Additionally, more than 36% of the heightened supervision policies did not address criteria for new hires. This has the potential to propose problems: There were 46,658 brokers with serious disclosures on their record in 2015, according to a 2017 study on financial advisor misconduct.

“There are some firms that are willing to take on brokers that have faced challenges in the past,” the attorney Foley says. “There are some that are more likely than others.”

But red dots on a BrokerCheck record don’t always tell a conclusive story, according to Cofrancesco.

“We don’t turn anyone away just because they have a regulatory history. We want to know more than that,” says Cofrancesco. He adds: “We believe that there are always extenuating circumstances and two sides to every story, and everybody’s entitled to due process.”

However, IAA has a case-by-case process in place for new advisors to guarantee there will be no missteps. The process begins on the hiring committee, according to Richard Weiss, CCO at IAA (Cofrancesco does not sit on the committee). Compliance and legal team members evaluate brokers with a history of client complaints or regulations, sometimes restricting the advisors from selling certain types of products or mandating frequent reviews and supervision. Follow-up is very important, even after a period of heightened regulation is over, Weiss says.

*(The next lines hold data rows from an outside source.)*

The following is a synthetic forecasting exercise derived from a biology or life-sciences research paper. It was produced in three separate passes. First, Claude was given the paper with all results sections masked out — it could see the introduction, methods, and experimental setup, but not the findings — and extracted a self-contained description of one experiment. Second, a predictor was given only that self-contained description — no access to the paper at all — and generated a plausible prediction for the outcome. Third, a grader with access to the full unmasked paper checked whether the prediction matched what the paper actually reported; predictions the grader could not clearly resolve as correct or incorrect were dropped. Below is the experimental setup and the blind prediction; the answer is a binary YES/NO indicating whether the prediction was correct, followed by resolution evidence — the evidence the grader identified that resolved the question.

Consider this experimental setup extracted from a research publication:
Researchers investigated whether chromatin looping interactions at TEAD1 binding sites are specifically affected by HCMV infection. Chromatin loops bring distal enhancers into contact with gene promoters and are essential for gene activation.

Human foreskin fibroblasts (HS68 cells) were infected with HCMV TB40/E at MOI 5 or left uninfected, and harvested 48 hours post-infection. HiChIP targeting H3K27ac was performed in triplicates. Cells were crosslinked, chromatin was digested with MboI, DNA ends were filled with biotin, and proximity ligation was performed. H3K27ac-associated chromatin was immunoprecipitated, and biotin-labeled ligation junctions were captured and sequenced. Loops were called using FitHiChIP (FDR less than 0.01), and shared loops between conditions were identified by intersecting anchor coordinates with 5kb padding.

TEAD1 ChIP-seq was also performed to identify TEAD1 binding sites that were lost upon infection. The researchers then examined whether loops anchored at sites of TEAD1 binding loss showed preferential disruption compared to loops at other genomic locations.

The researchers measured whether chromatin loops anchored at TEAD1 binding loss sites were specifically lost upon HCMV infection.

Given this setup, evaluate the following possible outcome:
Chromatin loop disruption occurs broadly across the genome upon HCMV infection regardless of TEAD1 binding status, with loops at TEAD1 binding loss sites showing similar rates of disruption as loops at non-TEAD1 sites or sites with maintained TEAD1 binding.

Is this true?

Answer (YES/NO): NO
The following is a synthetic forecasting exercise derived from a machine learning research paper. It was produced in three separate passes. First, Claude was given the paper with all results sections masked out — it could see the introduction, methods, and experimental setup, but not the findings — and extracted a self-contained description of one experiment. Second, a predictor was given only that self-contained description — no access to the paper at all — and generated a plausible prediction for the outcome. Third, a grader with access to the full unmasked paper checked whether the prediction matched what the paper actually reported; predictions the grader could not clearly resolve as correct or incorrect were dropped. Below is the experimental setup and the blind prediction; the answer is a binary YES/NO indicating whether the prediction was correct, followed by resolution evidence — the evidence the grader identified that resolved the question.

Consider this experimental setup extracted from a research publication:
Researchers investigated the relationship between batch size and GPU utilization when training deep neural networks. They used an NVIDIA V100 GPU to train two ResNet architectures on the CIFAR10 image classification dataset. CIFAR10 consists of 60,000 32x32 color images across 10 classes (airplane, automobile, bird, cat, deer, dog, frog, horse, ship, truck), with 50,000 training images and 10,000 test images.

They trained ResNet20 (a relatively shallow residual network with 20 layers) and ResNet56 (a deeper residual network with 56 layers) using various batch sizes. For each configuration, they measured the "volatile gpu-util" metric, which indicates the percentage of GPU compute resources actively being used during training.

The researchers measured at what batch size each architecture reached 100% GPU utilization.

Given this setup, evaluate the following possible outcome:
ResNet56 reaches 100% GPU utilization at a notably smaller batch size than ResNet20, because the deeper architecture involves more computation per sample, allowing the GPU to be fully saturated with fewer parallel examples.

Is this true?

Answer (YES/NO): YES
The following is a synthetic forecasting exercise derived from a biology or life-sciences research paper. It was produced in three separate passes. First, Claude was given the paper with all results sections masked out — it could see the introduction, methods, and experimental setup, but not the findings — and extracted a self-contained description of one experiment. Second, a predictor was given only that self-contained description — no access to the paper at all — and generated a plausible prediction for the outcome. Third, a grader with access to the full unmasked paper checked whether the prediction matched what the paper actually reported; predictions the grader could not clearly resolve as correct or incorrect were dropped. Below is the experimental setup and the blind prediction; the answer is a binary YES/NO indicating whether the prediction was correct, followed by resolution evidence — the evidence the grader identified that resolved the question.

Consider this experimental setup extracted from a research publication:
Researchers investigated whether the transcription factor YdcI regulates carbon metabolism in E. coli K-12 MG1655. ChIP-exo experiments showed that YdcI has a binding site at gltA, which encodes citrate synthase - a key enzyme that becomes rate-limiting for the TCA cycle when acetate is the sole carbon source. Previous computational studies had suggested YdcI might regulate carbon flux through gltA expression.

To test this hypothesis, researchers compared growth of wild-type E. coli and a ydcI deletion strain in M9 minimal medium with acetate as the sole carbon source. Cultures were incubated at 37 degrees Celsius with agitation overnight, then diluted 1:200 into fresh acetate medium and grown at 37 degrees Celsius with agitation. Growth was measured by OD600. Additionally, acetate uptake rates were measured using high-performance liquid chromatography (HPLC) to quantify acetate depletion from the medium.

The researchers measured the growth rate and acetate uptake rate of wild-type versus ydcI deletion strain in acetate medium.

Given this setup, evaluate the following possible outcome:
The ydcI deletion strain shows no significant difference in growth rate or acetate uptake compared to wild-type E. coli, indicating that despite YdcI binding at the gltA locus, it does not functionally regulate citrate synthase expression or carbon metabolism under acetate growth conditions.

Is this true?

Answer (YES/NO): NO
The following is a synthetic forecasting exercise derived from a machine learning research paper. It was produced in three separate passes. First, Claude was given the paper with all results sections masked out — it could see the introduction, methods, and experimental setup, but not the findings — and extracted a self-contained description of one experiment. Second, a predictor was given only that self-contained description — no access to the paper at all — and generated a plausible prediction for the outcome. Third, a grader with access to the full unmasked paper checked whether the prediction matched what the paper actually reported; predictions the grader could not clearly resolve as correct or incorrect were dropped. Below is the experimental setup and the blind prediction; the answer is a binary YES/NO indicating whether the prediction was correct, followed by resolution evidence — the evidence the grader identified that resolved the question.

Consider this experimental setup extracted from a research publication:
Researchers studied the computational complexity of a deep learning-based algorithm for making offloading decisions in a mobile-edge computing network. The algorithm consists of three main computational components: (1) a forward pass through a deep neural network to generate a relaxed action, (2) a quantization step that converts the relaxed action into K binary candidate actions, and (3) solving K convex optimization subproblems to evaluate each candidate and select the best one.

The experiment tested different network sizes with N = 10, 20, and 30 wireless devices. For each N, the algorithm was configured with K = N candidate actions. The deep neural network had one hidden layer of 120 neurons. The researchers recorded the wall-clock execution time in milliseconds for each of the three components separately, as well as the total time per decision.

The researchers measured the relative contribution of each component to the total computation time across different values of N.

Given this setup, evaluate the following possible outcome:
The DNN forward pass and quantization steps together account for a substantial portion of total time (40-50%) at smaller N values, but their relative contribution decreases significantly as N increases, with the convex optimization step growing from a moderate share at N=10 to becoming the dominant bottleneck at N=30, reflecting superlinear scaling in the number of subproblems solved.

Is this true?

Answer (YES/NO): NO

IAA takes these precautions on top of its standard compliance procedures for all the firm’s advisors.

“Our general procedures usually encompass more, or at least the same as what the states impose,” he says.

Another potential red flag from the report: Less than 35% of individuals responsible for heightened supervision were on-site, according to the report. Hiring out compliance is something frowned upon by regulators, says Foley.

“I’ve seen some actions against outsourced CCO’s that end up being reflective of the fact that they just weren’t there. And because of that, they weren’t able to effectively do their jobs,” Foley says.

However, Weiss says having someone on-site doesn’t make much of a difference, as most of the evaluation is done electronically.

Whether in-house or out, the report shows that heightened supervision works, when used.

And if it isn’t working, the answer is simple, according to Cofrancisco.

“If you have suspicions, just get rid of the person,” he says.